Start by defining a small test area within one of the sites. This is wrapped into a function in the next block. Interception estimates come from Bloomberg et al. (1980).

#We are primarily interested in the seed load from mature trees on regen trees.
#Seed load between regen trees is also included
#Seed load from regen trees on mature trees isn't considered (and is 
#probably negligible)

#Some concrete definitions/rules:
#What's what:
## tree1 = target tree
## tree2 = source tree

#Pairs we are going to consider:
## [tree1 = regen tree, tree2 = mature tree]
## [tree1 = regen, tree2 = regen tree]

#How is interception calculated
## Only trees in the same component can intercept;
## Crown_class_2 is used to define interception rules;
## Factors are the proportion of seed production blocked by an intercepting 
## tree. Bloomberg et al. (1980) estimates 90% of seed is blocked by an 
## intervening tree in the same canopy class. So we are going to use 0.9 for 
## trees in the same canopy class and 0.45 for trees in a lower canopy class
## as a starting place. The functions are defined with named variables 
## (icpt_f1 and icpt_f2) so that we can test different factors to see what 
## gives the best predictions.

DATASET SECTION -

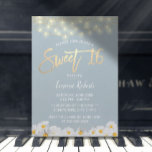 Sweet 16 Modern Dusty Blue Daisy Flowers Invitation<br><div class="desc">Sweet 16 Modern Dusty Blue String Lights Daisy Flowers Invitations.</div>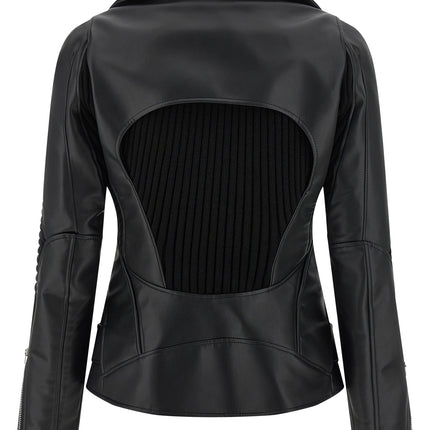 Junya Watanabe Black Artificial Leather Biker Jacket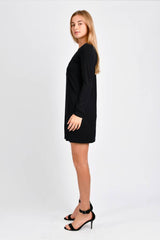 Eve Long Sleeve Dress (Black) - S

REQUIRED TASKS -
(a) Please list every name in the seed interception notes that is written as an identifier containing a digit or an underscore.
(b) Return the part of the seed interception notes from "#How is interception" to "the best predictions.".
(c) Answer these about the seed interception notes:
(i) Which source do the interception estimates come from?
(ii) What starting factor is used for trees in a lower canopy class?
(iii) Which seed load is not considered?
Answer using only the seed interception notes and nothing else.

TASK-BY-TASK OUTPUTS -
(a) tree1, tree2, Crown_class_2, icpt_f1, icpt_f2

(b)
#How is interception calculated
## Only trees in the same component can intercept;
## Crown_class_2 is used to define interception rules;
## Factors are the proportion of seed production blocked by an intercepting 
## tree. Bloomberg et al. (1980) estimates 90% of seed is blocked by an 
## intervening tree in the same canopy class. So we are going to use 0.9 for 
## trees in the same canopy class and 0.45 for trees in a lower canopy class
## as a starting place. The functions are defined with named variables 
## (icpt_f1 and icpt_f2) so that we can test different factors to see what 
## gives the best predictions.

(c)
(i) Bloomberg et al. (1980)
(ii) 0.45
(iii) Seed load from regen trees on mature trees